Redline stamps: text, "message" bottle. Ranger archival ink (sepia). Various clips for herbal elements. Butterfly from K & Company. Blue denim blank, yellow plastic blank, Plaid Liquid Embossing Fluid (clear).
I feel like I haven't posted in a while. I've been trying to decide what to do about my living situation and things are still up in the air. My prayer with this elixir card is for clarity. It contains an encouragement to open the door of creativity, a pencil (for writing, drawing), an admonition towards transformation/change (butterfly) and the practical and nurturing beauty of simple flowers. Beauty always softens my heart and raises my spirits.
I need to reduce living expenses but don't want my son to go to live with his dad and don't want to move to a dangerous neighborhood. Each 100.00 that comes off the rent moves us farther from our gentrified surrounds. I've lived in several urban areas in the past where I would rather not raise a kid.
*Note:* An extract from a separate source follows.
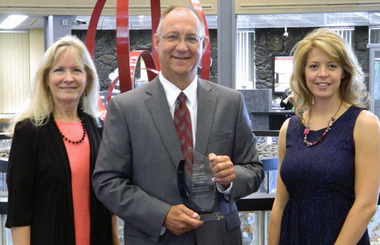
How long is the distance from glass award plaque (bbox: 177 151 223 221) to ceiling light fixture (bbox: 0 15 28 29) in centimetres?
1442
Things are different now that I am older, have a son just emerging into the teens, and know better what is at risk, and have seen some of those risks face to face.
Need to get back to trusting the Universe and myself--have been in panic mode where I think I have to control everything and force the results. Of course that never, ever works well. Get that adrenalin rush and start gripping my weapons and looking for the enemy. I think the only actual enemy is my fear. A cliche because it shows itself to be true, again and again.